Bei dem Staubverfahren in der Fotografie mischt man chromsaures Salz mit Gummilösung und Traubenzucker und läßt diese Lösung auf Glas eintrocknen. Die Schicht verliert im Licht ihre Klebrigkeit.

Belichtet man sie unter einem positiven Bild, so bleibt sie unter den schwarzen Bildkonturen klebrig, und wenn man dann trocknes Farbenpulver aufstäubt, so haftet dieses an den klebrig gebliebenes Stellen, und in dieser Weise kommt das Bild in Staubfarbe zum Vorschein. Dieses Verfahren ist von Pizzighelli ("Anthrakotypie und Cyanotypie", Wien 1881) mit einigen Abänderungen unter dem Namen Anthrakotypie zur Herstellung von Lichtpausen auf Papier benutzt worden.

Hat man ein negatives Bild als Original benutzt, so erhält man wiederum ein negatives Bild. In dieser Form bildet das Staubverfahren auf Glas ein wichtiges Hilfsmittel zur Reproduktion der zerbrechlichen fotografischen Negative.

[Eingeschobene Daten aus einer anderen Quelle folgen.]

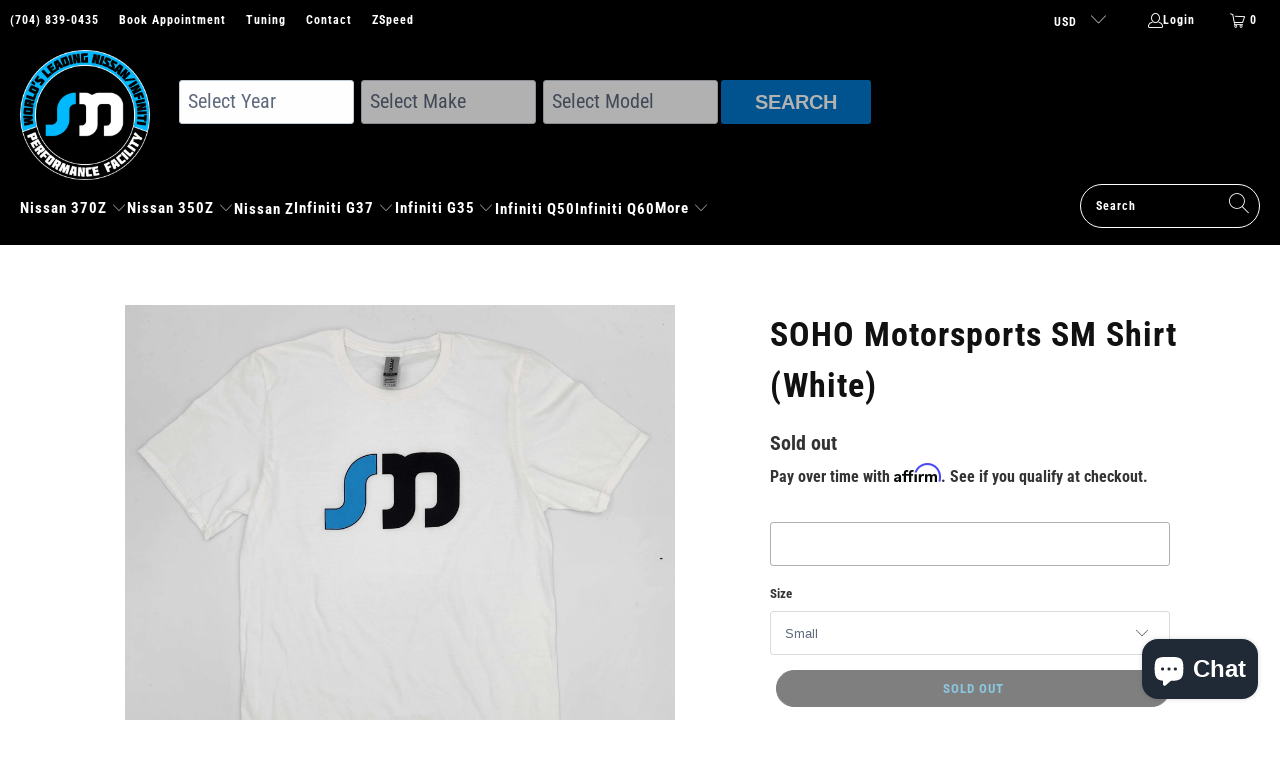

--- FILE ---
content_type: text/csv
request_url: https://cdn.shopify.com/s/files/1/1101/5888/t/2/assets/sohomotors_myshopify_com.csv?v=1741648936
body_size: -548
content:
2023-2025,Nissan,Z,/collections/nissan-z$$$c$$$1
2016-2022,Infiniti,Q60,/collections/q60$$$collection$$$1
2014-2015,Infiniti,Q50,/collections/infiniti-q50$$$collection$$$1
2008-2013,Infiniti,G37,false
2002-2008,Infiniti,G35,/collections/g35$$$collection$$$1
2003-2008,Nissan,350Z,/collections/350z$$$collection$$$1
2009-2020,Nissan,370Z,/collections/370z$$$collection$$$1
Year,Make,Model,https://sohomotors.myshopify.com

Stäubt man mit Porzellanfarbe ein, so erhält man ein einbrennbares Bild, welches nach dem Überziehen der Schicht mit Kollodium sich unter Wasser leicht vom Glas ablösen und auf andre Flächen (Porzellan- und Glasgeschirr) übertragen und einbrennen läßt. So erhält man die eingebrannten Bilder auf Glas und Porzellan. Nach Grüne fertigt man nach einem Negativ mit Hilfe der Camera obscura ein positives Kollodiumbild an. Dieses wird in eine Platinlösung getaucht, und hier reduziert das Silber der Bildkonturen das Platin. Dieses schlägt sich an den Bildstellen nieder, und so entsteht ein Platinbild, welches sich vom Glas abziehen, auf Porzellan übertragen und einbrennen läßt.